Durch die breite Fensterfront hatte Lucas den Park mit seinem alten Baumbestand und den Teich mit der Toten gut im Blick. Die alten Leute hielten Mittagsruhe, die Grundschul- und Kindergartenkinder ebenfalls, die älteren Schulkinder waren noch nicht auf dem Heimweg und die Angestellten aus dem nahen Gewerbegebiet, die regelmäßig im Café zu Mittag aßen, waren längst wieder an ihren Arbeitsplätzen. Die ruhigste Zeit war wirklich zwischen halb zwei und halb drei.
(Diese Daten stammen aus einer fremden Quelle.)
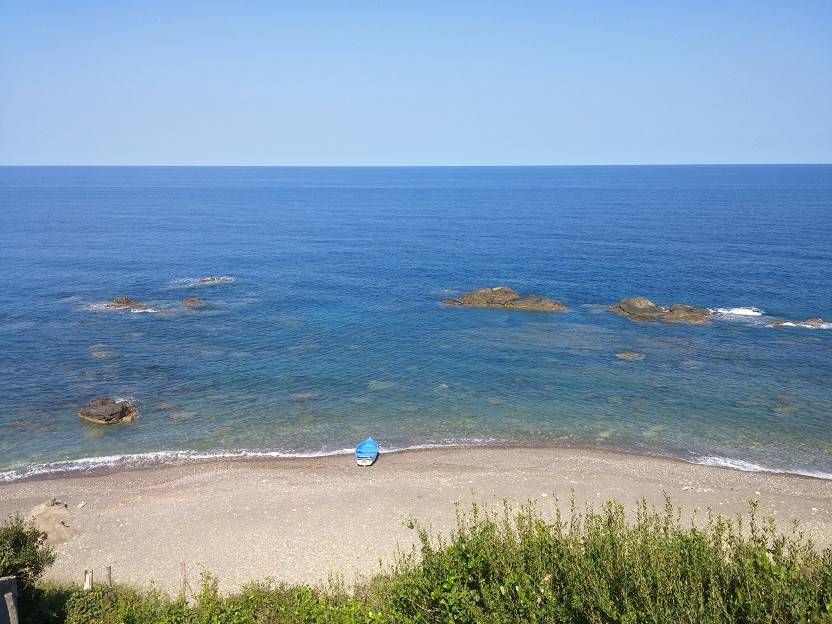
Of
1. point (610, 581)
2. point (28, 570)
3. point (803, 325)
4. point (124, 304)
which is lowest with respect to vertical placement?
point (124, 304)

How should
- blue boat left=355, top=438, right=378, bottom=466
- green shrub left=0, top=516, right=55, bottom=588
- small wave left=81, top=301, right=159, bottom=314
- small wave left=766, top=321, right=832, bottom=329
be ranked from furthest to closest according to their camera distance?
1. small wave left=81, top=301, right=159, bottom=314
2. small wave left=766, top=321, right=832, bottom=329
3. blue boat left=355, top=438, right=378, bottom=466
4. green shrub left=0, top=516, right=55, bottom=588

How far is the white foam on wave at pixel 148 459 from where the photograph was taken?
124 ft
Lucas spürte Frau Körners kalte Hand auf seiner Rechten. Sie sah ihn liebevoll an. „Was für ein Glück, dass wir uns wiederhaben.“ Ihre ersten Worte nach dem Zusammentreffen am Teich freuten ihn. Endlich ging es der alten Dame besser. Doch dann verschwand das Lächeln aus ihrem Gesicht und sie wirkte ängstlich.
„Kurt, du musst mir was versprechen. Das musst du unbedingt. Wenn wir mal Kinder haben, sperren wir sie nie in den Keller. Hörst du? Niemals! Versprichst Du das?“ Nach einer kleinen Pause fügte sie hinzu: „Sonst kann ich dich nämlich nicht heiraten.“
Er begriff sofort, dass sie von alten Zeiten sprach. Nicht zum ersten Mal hielt sie ihn für ihren verstorbenen Mann. Manchmal verwechselte sie ihn auch mit ihrem Sohn Michael, der in Düsseldorf lebte. Beruhigend tätschelte er ihre Hand.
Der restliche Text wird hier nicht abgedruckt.